Before you ask, no, there is no money on the line. There is no trophy, unless you count the pathetic little virtual one ESPN offers. I only know one other person in the ten person league, so there’s no trash-talking bragging rights. If I win, I won’t even get a handshake.

So why? Why spend all the time and energy? Why obsess over something so relatively meaningless?

I could answer that question existentially, I suppose. Why do we do anything, from seeing a movie to bowling? To stem the overwhelming dread that our lives are finite and we will all sooner than later be dead as a doornail and long forgotten within a generation. Happy, huh? But that would be too reasonable an explanation.

I could get all Freudian. That obsession in any form is just an avoidance of deep psychological issues that would invariably come bubbling to the surface if we stopped to think about them for more than a millisecond. I’m sure this is more than likely true of my situation, since I try never to miss an opportunity to suppress problems whenever I have half a chance to do so. That or it’s about my penis. Either or.

It might be writer’s block, that ridiculous, naval-gazing notion that somehow the stars need to be aligned with the moon in order to pick up a damn pen and write something already. What a perfect excuse! How can I possibly write the next Pulitzer Prize winner when I need to find a new closer?

It could be a distancing technique with my kids. Really, they’ve taken up an inordinate amount of my time so far in their relatively brief lives, and this is more important than your freaking homework, dammit!

It may be that my marriage is on the rocks, or that I am in the throes of deep depression, or that I’m a pathetic loser, or that I don’t drink so I have to do something, or that a butterfly flapped its wings and caused a tsunami, changing the usual barometric pressure in the northeast, causing all bald, pale, Irish-Italian disabled playwrights to spend all their time obsessing over fantasy baseball. Maybe it’s all of that.

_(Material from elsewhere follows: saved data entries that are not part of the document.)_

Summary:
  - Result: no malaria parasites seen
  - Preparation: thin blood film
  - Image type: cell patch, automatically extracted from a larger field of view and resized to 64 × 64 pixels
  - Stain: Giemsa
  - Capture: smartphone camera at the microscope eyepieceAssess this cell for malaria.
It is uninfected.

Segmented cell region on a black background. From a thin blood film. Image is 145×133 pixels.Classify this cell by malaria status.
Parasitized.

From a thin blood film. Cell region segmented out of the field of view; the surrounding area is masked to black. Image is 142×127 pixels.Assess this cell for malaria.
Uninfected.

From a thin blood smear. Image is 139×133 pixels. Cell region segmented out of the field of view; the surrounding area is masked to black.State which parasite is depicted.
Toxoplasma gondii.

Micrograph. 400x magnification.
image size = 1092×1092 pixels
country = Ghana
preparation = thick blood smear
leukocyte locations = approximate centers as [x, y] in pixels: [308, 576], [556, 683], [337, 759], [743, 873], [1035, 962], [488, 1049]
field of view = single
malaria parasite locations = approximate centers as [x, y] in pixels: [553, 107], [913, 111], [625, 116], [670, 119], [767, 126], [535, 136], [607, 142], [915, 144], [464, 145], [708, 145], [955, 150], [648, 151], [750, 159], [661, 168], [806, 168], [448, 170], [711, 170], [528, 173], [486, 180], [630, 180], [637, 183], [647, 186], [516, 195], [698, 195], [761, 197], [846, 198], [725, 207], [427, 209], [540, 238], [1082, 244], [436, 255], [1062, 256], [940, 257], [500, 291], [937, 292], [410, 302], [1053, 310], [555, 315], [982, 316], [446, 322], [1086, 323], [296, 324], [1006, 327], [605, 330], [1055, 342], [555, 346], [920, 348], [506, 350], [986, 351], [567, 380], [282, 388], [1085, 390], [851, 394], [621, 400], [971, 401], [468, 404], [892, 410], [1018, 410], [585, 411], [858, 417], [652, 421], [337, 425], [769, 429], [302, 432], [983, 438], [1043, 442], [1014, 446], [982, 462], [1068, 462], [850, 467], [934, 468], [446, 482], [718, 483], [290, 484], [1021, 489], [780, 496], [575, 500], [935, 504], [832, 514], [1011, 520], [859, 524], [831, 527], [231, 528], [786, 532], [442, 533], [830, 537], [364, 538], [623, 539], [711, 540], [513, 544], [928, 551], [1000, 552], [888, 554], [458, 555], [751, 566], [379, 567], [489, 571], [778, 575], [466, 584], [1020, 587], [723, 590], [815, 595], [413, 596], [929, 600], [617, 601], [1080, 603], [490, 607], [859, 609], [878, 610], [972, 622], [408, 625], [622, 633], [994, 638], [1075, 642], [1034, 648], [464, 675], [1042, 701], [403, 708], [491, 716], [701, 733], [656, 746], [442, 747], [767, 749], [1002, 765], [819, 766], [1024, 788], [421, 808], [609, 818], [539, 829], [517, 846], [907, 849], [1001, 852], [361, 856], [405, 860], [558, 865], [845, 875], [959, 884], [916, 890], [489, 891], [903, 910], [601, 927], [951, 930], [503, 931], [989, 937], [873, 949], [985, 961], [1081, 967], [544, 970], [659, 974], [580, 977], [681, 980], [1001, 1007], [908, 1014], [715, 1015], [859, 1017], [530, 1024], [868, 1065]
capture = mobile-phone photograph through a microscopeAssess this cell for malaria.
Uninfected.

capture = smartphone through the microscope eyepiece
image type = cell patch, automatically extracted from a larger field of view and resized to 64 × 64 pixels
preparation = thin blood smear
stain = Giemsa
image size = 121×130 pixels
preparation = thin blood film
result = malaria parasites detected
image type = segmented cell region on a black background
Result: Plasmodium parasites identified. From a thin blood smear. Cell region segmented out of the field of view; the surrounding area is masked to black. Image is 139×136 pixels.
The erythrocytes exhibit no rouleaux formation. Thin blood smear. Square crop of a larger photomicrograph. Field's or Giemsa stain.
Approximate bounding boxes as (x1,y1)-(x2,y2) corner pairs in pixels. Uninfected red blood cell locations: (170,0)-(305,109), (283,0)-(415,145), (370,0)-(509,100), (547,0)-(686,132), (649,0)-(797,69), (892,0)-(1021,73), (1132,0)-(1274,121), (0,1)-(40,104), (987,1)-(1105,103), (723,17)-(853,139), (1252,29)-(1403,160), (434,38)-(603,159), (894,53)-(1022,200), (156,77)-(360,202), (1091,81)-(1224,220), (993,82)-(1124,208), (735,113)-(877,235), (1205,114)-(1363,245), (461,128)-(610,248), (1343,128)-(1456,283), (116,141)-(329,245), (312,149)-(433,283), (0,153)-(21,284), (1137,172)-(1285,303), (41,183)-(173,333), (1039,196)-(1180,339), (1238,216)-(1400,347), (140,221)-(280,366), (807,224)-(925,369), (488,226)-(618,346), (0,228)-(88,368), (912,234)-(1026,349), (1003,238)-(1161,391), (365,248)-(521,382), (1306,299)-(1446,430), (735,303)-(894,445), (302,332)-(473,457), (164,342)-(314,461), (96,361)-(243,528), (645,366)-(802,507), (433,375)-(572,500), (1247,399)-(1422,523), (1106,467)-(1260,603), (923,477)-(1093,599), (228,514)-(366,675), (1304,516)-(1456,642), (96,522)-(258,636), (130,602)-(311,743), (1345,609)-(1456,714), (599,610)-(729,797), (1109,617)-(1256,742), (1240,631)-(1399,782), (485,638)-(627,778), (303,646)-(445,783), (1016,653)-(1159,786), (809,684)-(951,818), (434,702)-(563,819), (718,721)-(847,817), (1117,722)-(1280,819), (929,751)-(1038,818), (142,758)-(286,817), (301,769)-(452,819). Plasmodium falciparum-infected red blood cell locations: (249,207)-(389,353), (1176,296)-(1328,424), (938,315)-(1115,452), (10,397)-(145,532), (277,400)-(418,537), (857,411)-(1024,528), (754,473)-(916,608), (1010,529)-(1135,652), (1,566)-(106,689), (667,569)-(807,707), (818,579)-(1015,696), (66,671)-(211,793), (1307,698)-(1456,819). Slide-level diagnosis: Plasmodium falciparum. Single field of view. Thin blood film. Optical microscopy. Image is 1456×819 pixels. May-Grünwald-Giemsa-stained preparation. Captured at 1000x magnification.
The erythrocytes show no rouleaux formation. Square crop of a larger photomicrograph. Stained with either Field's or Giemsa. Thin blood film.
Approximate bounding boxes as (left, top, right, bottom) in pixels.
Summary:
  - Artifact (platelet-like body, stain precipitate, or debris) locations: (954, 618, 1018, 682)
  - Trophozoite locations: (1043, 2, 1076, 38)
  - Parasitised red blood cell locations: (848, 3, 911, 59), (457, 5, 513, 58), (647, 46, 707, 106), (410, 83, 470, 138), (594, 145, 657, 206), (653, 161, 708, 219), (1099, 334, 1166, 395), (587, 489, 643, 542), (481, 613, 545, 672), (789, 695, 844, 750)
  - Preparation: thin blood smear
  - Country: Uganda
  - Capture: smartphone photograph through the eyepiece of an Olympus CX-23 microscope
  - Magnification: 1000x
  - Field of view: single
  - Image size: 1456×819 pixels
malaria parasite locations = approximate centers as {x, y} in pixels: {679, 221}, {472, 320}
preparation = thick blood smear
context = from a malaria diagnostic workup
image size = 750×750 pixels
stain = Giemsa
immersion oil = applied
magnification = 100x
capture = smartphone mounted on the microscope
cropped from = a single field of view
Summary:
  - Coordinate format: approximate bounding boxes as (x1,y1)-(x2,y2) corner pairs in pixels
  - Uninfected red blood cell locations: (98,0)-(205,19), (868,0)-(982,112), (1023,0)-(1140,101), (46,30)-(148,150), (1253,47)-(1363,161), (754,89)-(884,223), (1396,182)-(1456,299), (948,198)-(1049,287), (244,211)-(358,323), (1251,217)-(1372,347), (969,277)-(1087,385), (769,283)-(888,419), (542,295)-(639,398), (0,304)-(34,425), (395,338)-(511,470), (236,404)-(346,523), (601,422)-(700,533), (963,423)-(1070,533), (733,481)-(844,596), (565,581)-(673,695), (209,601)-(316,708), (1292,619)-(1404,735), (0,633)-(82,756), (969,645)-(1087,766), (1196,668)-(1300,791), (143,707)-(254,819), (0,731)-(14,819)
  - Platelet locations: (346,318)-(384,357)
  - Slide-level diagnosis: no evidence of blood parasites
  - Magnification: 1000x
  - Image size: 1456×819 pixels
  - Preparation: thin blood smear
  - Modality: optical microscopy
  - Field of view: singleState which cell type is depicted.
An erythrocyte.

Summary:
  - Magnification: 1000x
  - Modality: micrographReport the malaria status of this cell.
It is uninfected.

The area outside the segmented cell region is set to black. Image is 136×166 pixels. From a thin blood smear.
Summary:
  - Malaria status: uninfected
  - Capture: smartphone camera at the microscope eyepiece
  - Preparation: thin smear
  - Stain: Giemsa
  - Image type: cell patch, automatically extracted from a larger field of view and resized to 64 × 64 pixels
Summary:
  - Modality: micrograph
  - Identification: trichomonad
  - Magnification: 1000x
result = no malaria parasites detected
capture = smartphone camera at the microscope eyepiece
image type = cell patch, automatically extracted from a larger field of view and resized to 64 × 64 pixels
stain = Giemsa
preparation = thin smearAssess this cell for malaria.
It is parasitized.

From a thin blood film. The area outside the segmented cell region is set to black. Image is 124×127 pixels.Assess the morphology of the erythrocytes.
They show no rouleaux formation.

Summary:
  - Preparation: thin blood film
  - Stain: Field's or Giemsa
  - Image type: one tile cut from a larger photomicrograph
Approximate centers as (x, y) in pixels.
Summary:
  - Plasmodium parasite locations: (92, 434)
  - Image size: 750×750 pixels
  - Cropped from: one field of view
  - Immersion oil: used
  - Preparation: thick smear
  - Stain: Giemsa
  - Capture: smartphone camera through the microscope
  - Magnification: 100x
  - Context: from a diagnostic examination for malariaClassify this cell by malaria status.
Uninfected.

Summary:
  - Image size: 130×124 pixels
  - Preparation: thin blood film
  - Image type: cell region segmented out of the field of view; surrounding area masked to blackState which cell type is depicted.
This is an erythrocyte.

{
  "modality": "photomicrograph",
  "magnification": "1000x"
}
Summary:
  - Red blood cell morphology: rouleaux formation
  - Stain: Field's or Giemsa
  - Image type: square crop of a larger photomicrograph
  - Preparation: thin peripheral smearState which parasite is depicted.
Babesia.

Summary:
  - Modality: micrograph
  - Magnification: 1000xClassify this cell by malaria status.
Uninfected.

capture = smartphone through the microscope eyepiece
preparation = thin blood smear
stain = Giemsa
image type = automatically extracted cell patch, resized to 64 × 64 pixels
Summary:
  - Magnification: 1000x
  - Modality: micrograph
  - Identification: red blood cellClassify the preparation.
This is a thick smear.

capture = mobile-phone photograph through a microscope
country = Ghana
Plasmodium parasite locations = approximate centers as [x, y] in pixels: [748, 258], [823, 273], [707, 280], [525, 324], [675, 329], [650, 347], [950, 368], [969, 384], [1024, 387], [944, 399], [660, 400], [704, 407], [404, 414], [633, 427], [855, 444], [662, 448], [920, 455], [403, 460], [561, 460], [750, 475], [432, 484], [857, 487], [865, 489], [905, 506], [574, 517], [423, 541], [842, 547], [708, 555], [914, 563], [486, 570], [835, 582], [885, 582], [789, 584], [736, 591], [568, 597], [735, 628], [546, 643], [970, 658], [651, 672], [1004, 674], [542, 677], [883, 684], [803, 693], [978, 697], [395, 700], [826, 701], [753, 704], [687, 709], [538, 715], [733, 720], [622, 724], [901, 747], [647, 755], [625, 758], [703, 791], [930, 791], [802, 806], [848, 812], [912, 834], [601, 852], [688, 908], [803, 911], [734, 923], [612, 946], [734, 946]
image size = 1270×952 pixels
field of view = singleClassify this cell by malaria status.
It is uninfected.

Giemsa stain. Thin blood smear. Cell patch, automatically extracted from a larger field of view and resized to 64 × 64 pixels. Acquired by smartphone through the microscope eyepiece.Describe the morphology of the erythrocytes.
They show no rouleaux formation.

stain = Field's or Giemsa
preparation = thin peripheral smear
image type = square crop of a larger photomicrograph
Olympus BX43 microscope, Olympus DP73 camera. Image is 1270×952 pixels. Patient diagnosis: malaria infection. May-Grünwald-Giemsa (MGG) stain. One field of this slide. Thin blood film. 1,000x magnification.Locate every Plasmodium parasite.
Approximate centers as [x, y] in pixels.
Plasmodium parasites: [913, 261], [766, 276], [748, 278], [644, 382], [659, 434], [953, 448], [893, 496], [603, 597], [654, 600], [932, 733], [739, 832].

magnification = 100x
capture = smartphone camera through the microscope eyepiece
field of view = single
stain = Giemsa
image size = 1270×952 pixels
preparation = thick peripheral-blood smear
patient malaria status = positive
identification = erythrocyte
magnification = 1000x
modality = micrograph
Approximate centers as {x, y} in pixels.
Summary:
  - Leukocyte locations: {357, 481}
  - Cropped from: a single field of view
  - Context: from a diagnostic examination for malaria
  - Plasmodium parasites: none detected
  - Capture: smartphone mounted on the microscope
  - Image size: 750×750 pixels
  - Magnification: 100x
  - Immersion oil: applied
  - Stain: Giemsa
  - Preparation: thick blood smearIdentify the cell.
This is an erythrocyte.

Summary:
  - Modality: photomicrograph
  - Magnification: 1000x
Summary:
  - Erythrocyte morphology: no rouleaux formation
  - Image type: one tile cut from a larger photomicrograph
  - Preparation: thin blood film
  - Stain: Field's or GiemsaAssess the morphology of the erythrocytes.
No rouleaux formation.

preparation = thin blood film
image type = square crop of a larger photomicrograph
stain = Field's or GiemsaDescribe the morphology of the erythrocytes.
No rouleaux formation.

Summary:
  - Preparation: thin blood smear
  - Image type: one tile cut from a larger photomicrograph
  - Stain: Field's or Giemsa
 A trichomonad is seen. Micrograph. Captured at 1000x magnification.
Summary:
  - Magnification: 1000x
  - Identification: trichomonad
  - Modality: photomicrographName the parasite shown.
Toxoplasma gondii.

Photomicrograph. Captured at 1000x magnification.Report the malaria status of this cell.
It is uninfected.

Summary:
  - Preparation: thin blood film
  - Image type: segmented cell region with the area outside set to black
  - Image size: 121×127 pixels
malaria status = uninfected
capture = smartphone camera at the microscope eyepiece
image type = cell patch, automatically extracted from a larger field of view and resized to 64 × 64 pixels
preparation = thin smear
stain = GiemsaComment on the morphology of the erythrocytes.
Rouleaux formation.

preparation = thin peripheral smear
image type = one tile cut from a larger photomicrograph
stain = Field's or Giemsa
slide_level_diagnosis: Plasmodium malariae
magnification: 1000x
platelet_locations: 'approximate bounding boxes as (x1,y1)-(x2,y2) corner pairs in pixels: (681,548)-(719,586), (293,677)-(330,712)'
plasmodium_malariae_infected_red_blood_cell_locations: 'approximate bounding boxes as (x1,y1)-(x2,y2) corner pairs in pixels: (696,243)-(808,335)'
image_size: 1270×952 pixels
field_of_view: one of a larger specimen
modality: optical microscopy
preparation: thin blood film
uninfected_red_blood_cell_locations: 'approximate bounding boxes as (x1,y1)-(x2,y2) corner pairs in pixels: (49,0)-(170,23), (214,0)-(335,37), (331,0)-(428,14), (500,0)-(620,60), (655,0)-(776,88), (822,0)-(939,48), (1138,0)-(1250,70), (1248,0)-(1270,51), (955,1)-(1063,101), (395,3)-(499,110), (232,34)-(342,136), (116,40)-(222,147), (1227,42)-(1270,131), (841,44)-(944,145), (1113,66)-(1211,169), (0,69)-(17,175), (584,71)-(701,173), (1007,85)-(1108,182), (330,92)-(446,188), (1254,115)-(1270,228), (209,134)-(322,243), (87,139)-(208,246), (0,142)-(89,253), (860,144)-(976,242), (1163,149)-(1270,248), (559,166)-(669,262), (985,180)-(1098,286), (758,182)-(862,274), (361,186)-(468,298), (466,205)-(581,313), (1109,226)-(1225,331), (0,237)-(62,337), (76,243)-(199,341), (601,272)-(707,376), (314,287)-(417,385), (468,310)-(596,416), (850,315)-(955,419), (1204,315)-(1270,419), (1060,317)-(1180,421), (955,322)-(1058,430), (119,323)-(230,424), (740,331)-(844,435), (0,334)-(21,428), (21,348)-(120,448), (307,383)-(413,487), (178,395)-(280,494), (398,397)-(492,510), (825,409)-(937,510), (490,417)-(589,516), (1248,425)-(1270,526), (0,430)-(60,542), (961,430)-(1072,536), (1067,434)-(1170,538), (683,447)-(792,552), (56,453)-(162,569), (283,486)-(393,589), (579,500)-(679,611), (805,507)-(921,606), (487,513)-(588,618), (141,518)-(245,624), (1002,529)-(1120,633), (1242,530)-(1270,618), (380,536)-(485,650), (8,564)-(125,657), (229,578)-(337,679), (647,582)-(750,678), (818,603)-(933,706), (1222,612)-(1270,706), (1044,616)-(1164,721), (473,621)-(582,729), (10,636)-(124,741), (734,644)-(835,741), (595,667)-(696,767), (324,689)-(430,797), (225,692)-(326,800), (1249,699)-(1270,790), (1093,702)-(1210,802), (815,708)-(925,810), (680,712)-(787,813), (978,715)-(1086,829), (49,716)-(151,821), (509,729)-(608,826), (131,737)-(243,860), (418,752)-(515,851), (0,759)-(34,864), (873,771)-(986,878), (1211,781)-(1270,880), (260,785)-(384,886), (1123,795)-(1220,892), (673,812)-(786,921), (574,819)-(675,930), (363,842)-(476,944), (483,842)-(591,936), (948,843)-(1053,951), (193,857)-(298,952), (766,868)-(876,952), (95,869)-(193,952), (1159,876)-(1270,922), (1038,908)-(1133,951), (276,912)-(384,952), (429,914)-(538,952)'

Or maybe I just like it. I might have mentioned this before, but I remember seeing a talk show about obsessive-compulsives where this guy couldn’t close an envelope without checking 20-30 times to make sure he wasn’t sealing his daughter inside. They asked him if he suffered with his obsession, and he replied, no, actually, I quite enjoy it. Making ABSOLUTELY sure his daughter wasn’t going to Buffalo with the phone bill made him feel better. Unhealthy? Absolutely, no doubt about it, you bet. Did he feel better? Yeah, he did. The crazy lunatic obsessive nut-log did.

So, I don’t expect you, dear reader, or anyone else to really, really get this. And that’s OK. I don’t know why people watch the news. I don’t get gardening. I would rather be beat with kumquat than have to change the oil in my car. I don’t care who wins American Idol, nor do I really give a damn about ANY awards show, Oscars, Emmys, Tonys, Grammys, Golden Globes, what have you. I don’t understand why people take and post pictures of their food. There hasn’t been a movie released in the last ten years or so that I’ve felt the need to see in a theater rather than waiting for it to show up on basic cable. I think Jennifer Aniston’s personal life struggles are none of my damn business. Unless there’s nor’easter enveloping the eastern seaboard, I don’t know the weather until I look out the window. I don’t own a device that can take pictures besides my camera, and I have no desire to acquire one. I don’t play first-person war-based video games, and watching them gives me a bit of vertigo.

I do have a pretty good idea who next year’s St. Louis Cardinals closer is going to be. I fully support Paul Goldschmidt’s MVP candidacy, since he was instrumental to the success of my fantasy team this year. I followed the twists and turns of this year’s baseball season more closely than any season since the Mets won the World Series in 1986 when I was 16 and didn’t have a girlfriend. This is my thing.

Still don’t get it? That’s OK, you don’t have to. Just ask me on Sunday night if I’m in first place.